Emergenza lavoro, sviluppo dell’economia civile e una politica in grado di dare al Paese leggi in armonia con la sua coscienza e la sua organizzazione sociale. Se il Cardinale Bagnasco nella prolusione ripete 11 volte la parola "vorremmo", chiedendo ai giovani e alle loro famiglie di non snobbare il lavoro manuale, al sindacato di agire per una difesa concreta della dignità del lavoro, alle banche e alle imprese di pensare socialmente, ai cittadini di considerare un peccato l’evasione fiscale, l’economista bolognese Stefano Zamagni prova a immaginare cosa cambierebbe traducendo queste idee in progetti.
Partiamo dal lavoro, professore. Come si può rivalutare il lavoro manuale come propone il Cardinale Bagnasco?Partiamo dai dati. Una ricerca del pedagogista Giuseppe Bertagna condotta sui giovani disoccupati europei spiegava quanti preferivano un’attività anche manuale al non fare niente. Solo il 5% dei giovani under 30 italiani era disposto ad "abbassarsi" a svolgere un’attività considerata poco dignitosa contro il 40% dei coetanei tedeschi e il 35% dei francesi.

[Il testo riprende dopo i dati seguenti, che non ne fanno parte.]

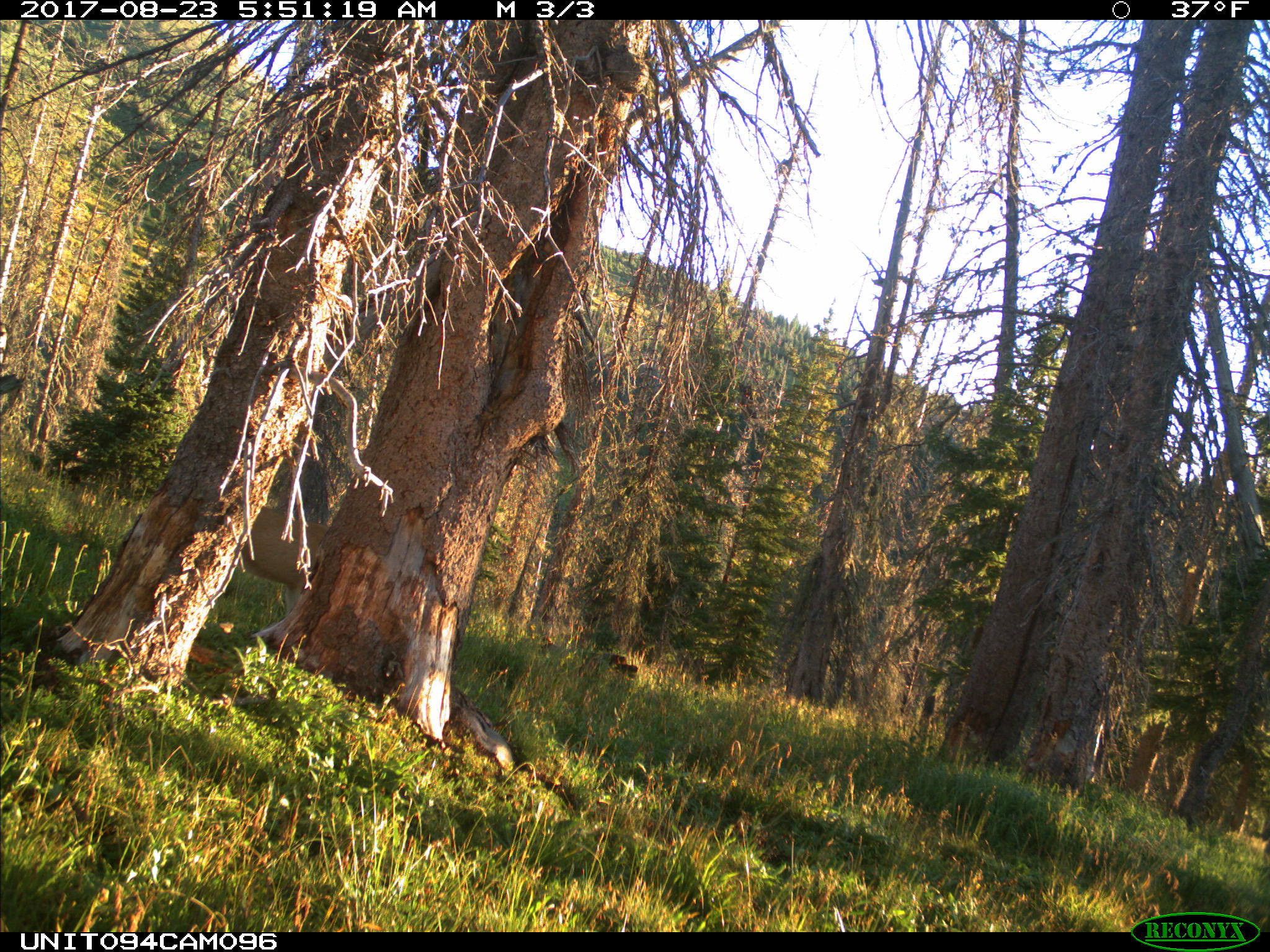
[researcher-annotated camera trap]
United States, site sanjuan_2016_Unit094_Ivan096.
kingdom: Animalia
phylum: Chordata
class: Mammalia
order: Artiodactyla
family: Cervidae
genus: Odocoileus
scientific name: Odocoileus hemionus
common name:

Ebbene?Mi pare chiaro che dietro alla disoccupazione giovanile vi sia soprattutto un problema culturale che nazioni al nostro livello, ma più dinamiche, non hanno. La famiglia e la scuola da qualche decennio raccontano ai giovani che basta investire sul capitale umano, ovvero laurearsi, per avere diritto a un posto. Non è più così. Anche gli intellettuali, in particolare noi economisti, devono prendersi la loro responsabilità per avere taciuto. Da almeno 25 anni, da quando è iniziata la terza rivoluzione industriale, nessuno in Occidente ha più certezza del posto fisso. Ha ragione il Cardinale a sottolineare tanto l’emergenza occupazione, quanto la necessità del rilancio culturale ed etico del lavoro manuale. Personalmente, tradurrei questa riflessione del Presidente della Cei con una strategia di difesa forte da parte dei lavoratori, dei sindacati e delle imprese dell’attività lavorativa a scapito della difesa del posto fisso.
Che ritiene errata?Concettualmente sì. Inutile difendere un posto di lavoro improduttivo, spesso questa difesa dei sindacati avviene a scapito di altre persone, in genere giovani, che così non possono entrare nel mondo produttivo. La sfida, invece, sottolineata da uno dei "vorremmo" della prolusione, sta nel difendere il diritto di svolgere un’attività lavorativa che dia reddito e dignità alla persona.
Ma c’è lavoro per tutti?No, è un’illusione. Ma l’attività lavorativa in Italia si può espandere in due modi. Primo, avvicinando i giovani all’artigianato. Non pretendo che da un momento all’altro i ragazzi italiani sostituiscano le 900 mila badanti straniere che assistono anziani e malati e le decine di migliaia di immigrati che raccolgono pomodori e olive nelle campagne. Ma non capisco come mai non si riesca a trovare un artigiano sotto i 29 anni. Stiamo perdendo un patrimonio prezioso e sottovalutato che combina manualità, sapere e tecnologia.
L’altro mezzo per ampliare l’occupazione?Crearla fuori dalle imprese capitalistiche. Il capitalismo in Italia può assorbire il 75-80% della forza lavoro. Quindi, o ci teniamo un quinto di disoccupati o diamo ali alle cooperative e alle imprese sociali, all’economia civile. Il terzo settore in Italia ha fatto grandi cose, ma è debole. Se la politica applicasse il principio di sussidiarietà, che è nel dna degli italiani da secoli, si potrebbe dare lavoro a molte più persone.
Nei "vorremmo" espressi dal Presidente della Cei, si auspica che l’evasione fiscale venga considerata un peccato...È un richiamo alla buona politica che agisce per il bene comune. Il problema è l’affermarsi di quella che gli americani chiamano "private policy", che in Italia suona "politica per interessi particolari". È una interpretazione oligarchica della democrazia, chi vince difende gli interessi di chi lo ha eletto. Ma chi governa, per la Dottrina sociale della Chiesa, deve guardare al bene della comunità. Non a caso il Cardinale nella prolusione si preoccupa dei giovani, insofferenti verso politiche particolaristiche. Che producono leggi carenti.
Perché?Abbiamo norme ineccepibili formalmente, ma inespressive. Per essere espressive, dovrebbero rispettare la nostra coscienza morale e sociale, che resta fortemente cattolica.